News | September 19, 2005

Stanford University Launches New Center Dedicated To GPS Research

Stanford, CA -- Stanford University announced a unique new research center dedicated to advancing the Global Positioning System (GPS) to provide position information with centimeter accuracy, anywhere, anytime.

"Research at the Stanford Center for Position, Navigation, and Time (SCPNT) is aimed at vastly extending and expanding the already revolutionary benefits of GPS in society," said Per Enge, the center's research director and a professor of aeronautics and astronautics in the School of Engineering. "Supplementing the system's reach, accuracy, and resistance to radio frequency interference would make possible diverse new applications such as automated aircraft landing, location-based encryption and eradicating unexploded ordnance."

Stanford has both a long track record in GPS research and innovative new ideas for the future of spatial information technology. Two of the center's founding faculty, Bradford Parkinson and James Spilker, were prominent architects of the original GPS. Parkinson, Spilker and Enge join faculty from five academic departments with vital expertise in the new technologies that will be required to build on GPS: aeronautics and astronautics, applied physics, electrical engineering, mechanical engineering and physics.

Faculty members include: Umran Inan (electrical engineering), Mark Kasevich (applied physics and physics), Arogyaswami Paulraj (electrical engineering), Abdul Bahai (electrical engineering) and Tom Kenny (mechanical engineering). Tom Langenstein, currently the deputy program manager of the soon to be completed Gravity Probe B program, is the executive director of the new center. In addition, the center expects to add at least one new faculty position within the next year.
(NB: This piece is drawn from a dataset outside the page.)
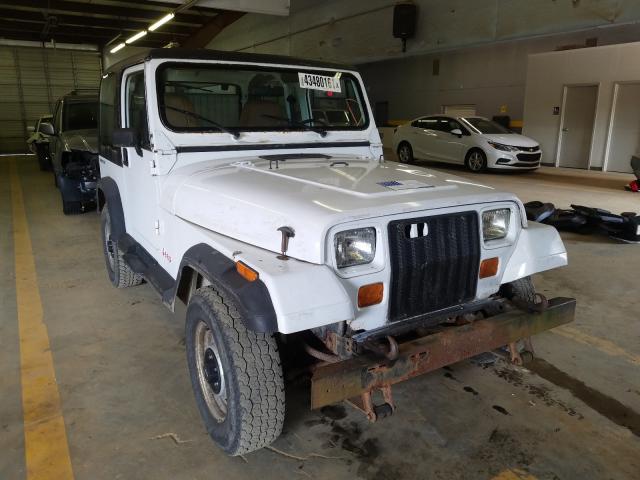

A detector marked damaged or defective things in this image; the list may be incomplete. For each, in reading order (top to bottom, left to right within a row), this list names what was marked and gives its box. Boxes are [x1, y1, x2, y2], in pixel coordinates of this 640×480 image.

dark damaged vehicle [41, 91, 101, 214]
rusty front bumper [310, 296, 576, 408]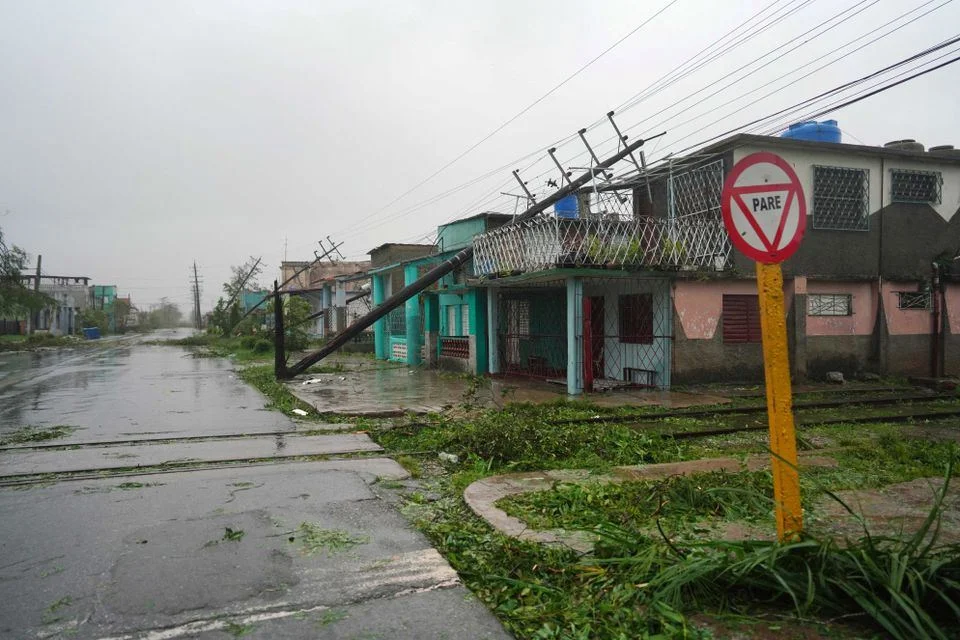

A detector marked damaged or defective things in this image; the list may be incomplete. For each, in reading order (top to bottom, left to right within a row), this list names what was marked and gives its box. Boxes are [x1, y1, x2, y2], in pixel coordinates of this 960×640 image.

New technologies and applications

Since Stanford led the development and deployment of the widely used error correction system called the Wide Area Augmentation System (WAAS) in 2003, the main limitation to GPS has become loss of signal for either of two reasons: an obstructed line of sight or radio interference (malevolent interference is known as "jamming"). Research at the SCPNT will address both problems.
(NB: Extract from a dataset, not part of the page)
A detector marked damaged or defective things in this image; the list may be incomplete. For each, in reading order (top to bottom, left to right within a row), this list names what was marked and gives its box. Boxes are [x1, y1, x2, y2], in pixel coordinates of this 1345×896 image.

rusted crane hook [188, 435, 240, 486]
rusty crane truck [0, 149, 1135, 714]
SCPNT researchers are already looking at techniques to get the maximum benefit from the new signals to be available from GPS satellites. To date, civilians have only had total access to signals at one frequency. In the next decade, GPS will begin to broadcast signals at three frequencies for civilians. In addition, SCPNT will leverage the signals from the Russian satellite navigation system, called GLONASS; the upcoming system from Japan, called QZSS; and the signals from Galileo under development by Europe.

Particular concentration will be on the signal structure and the design of methods to simultaneously use both Galileo and GPS. The result should be increased system accuracy, availability and integrity for users worldwide.

In addition, researchers are working to develop "smart" antennas that can weaken a jamming signal relative to the legitimate signal from any of these satellites. The SCPNT is also already working with the United States Navy on a precision automated airplane landing technology called JPALS that takes advantage of advanced antennas as well as the two frequencies already available to military users of GPS.

SCPNT researchers are also developing several technologies to compensate for temporary signal losses. Among the solutions are new micro electromechanical systems (MEMS) and atom-based sensors, including accelerometers and gyroscopes (to measure movement) and oscillators (to measure time) that can be embedded in GPS receivers. When a GPS signal is lost the sensors can continue providing position and time information by recording the receiver's movement since the last signal was received.

To ensure that these robust receivers are also inexpensive, the SCPNT is working to develop lower power GPS integrated circuits. These receivers will also leverage signals from other radio sources like television stations and existing radio navigation systems such as Loran.

In addition to developing the WAAS for the Federal Aviation Administration and JPALS for the Navy, Stanford is also working to deploy a complementary Local Area Augmentation System (LAAS) that will be used at major airports. By providing decimeter accuracy, the LAAS will allow jetliners to land fully automatically when needed.

High-resolution position technology could also aid in the humanitarian task of finding and safely clearing buried landmines and ordnance. A metal detector that can sense position down to a few centimeters could determine whether a buried piece of metal has the shape of an unexploded shell or is merely the small, irregular fragment of one that has already exploded.

Industrial Affiliates Program

Enge said many future projects at the new center will have direct applications for private industry, including defense, transportation and even entertainment companies. For example, location-based encryption, a method of securing data based on its geographic position, has applications for digital rights management of sensitive media content such as movies.

SCPNT welcomes private industry's participation in the Center's research, Enge says. "Membership in the Center's Industrial Affiliates Program will provide many benefits, including: advising on research, sponsoring graduate students, on-site Visiting Fellow privileges, and early exposure to the Center's Intellectual Property," he adds. Interested companies should contact Enge, Spilker or Langenstein.

"Society has still only begun to tap the potential of GPS, much less the enhancements we are working on at the center," says Spilker. "Stanford has both the track record and the expertise to help develop this potential for a wide variety of applications including ones no one has imagined yet."